J’ai envie de dire Martin Fourcade parce que j'ai fait toute ma carrière avec lui. C'était quelqu'un de très inspirant. Quand je suis arrivé dans l'équipe, je le regardais avec des grands yeux en me disant : "Je rêve de faire ça un jour aussi". Et quand je vois la réussite de Quentin Fillon-Maillet, je suis content d’avoir eu ce chemin commun. C'est beau d'avoir évolué parmi ces gars-là.

Quelle empreinte espérez-vous laisser dans le biathlon ?

Je ne sais pas, j'ai reçu beaucoup de messages ces derniers jours, des messages des plus jeunes aussi, me disant : "Tu as toujours été là, tu as accompli des belles choses, même si tu n'as pas toujours été sur le devant de la scène comme ont pu l’être mes meilleurs coéquipiers." Tous ceux avec qui j'ai évolué dans le biathlon et qui n'ont pas réussi se rendent compte finalement de ce que j'ai fait. Ils sont heureux de me voir grandir. J’ai réussi à progresser, à augmenter mon niveau d'année en année, jusqu'à faire une carrière longue en Coupe du monde avec des résultats que chaque sportif a envie d'espérer : un titre mondial et un titre olympique. Ça, ça parle aux gens.

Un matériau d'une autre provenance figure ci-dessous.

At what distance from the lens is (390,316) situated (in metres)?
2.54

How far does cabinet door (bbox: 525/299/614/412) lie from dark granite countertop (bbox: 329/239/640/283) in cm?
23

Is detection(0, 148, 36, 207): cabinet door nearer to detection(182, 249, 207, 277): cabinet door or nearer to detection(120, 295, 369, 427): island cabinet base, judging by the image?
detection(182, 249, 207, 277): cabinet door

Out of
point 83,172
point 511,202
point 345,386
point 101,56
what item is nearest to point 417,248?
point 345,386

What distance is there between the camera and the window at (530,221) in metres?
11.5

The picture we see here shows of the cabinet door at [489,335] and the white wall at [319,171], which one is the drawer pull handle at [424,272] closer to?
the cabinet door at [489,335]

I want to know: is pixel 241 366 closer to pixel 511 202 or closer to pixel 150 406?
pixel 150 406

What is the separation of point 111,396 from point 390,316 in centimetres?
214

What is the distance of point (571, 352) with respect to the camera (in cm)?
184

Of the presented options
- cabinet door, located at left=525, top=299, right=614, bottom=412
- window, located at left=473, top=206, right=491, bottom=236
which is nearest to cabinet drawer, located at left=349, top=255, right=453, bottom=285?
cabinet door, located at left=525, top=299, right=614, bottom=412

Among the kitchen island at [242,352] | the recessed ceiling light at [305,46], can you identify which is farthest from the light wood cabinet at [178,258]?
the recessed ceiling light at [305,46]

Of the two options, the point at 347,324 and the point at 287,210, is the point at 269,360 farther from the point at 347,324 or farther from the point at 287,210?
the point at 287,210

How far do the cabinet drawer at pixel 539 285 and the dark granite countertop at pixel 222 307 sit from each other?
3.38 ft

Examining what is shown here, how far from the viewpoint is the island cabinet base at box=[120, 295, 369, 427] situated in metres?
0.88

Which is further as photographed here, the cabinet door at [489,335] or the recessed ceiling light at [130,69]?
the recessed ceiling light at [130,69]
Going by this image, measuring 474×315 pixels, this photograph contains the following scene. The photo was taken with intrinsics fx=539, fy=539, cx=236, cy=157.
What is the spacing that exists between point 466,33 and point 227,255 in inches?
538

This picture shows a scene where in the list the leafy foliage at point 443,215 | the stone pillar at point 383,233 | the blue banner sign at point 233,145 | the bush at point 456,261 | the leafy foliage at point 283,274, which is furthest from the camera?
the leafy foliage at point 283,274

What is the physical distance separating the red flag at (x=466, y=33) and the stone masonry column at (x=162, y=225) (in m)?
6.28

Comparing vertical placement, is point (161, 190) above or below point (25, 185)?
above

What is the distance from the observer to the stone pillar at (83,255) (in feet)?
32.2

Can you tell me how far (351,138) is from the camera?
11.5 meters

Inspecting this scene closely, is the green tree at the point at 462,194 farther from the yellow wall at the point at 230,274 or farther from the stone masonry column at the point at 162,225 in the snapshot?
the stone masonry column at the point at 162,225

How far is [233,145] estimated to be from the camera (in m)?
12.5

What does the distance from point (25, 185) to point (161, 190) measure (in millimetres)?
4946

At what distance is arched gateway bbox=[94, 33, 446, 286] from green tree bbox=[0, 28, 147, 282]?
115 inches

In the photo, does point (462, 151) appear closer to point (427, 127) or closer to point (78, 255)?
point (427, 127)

Est-ce qu'il y a des choses qui vont vous manquer ?

Je pense qu'il y a des choses qui vont me faire bizarre. Avec mes coéquipiers de l’équipe de France, on vit ensemble toute l'année. On partage des moments et ce sont ces moments qui vont me manquer. J'en ai discuté avec Martin Fourcade aux Jeux et il me disait la même chose. Ça me manquera plus que la compétition. Je ne suis pas un énorme compétiteur dans l'âme. J'aime ce que je fais, mais je n’ai jamais été là pour écraser les autres. J'étais là pour faire mon biathlon, faire du mieux de ce que je pouvais. Et c'est aussi pour ça qu’aujourd’hui, je prends cette décision.

"Ce qui a changé, c'est l'ampleur qu'a pris le biathlon en France."

Simon Desthieux

à franceinfo

Votre carrière a duré une décennie. Qu'est ce qui a changé depuis vos débuts ?

Ce qui a changé, c'est l'ampleur qu'a pris le biathlon en France. Ça a évolué extrêmement vite. Et aujourd'hui, les jeunes qui vont débarquer ont intérêt à être prêts parce que ça peut faire bizarre. Je connais la valeur de ces choses-là. Et d’un autre côté, j'ai envie de dire aussi que le biathlon a assez peu évolué dans son fonctionnement depuis mes débuts. Il y a très peu de nouveaux sites. On fait souvent les mêmes choses. C'est assez redondant de faire toujours les mêmes ouvertures de Coupe du monde, les mêmes finales, les mêmes sites. Après dix ans, j'en ai assez.

À quoi la suite va-t-elle ressembler pour vous ? Allez-vous poursuivre dans le biathlon ? 

Pour l'instant non, pas dans le biathlon. Je ne sais pas trop si un jour j'y reviendrai. Mon envie du moment, c'est de passer du temps en famille. Il y a un paquet de choses qui me tiennent à cœur. On a des projets avec ma compagne et ça va se décider dès le printemps, mais en tout cas, il y a beaucoup de choses qui me font envie et c'est un peu le souci. Par exemple, on veut racheter une maison dans laquelle il y a un restaurant. Et notre idée, c'est de faire une espèce de restaurant à la ferme en proposant un petit peu des activités un peu ludiques, des choses autour de la nature, autour de la musique.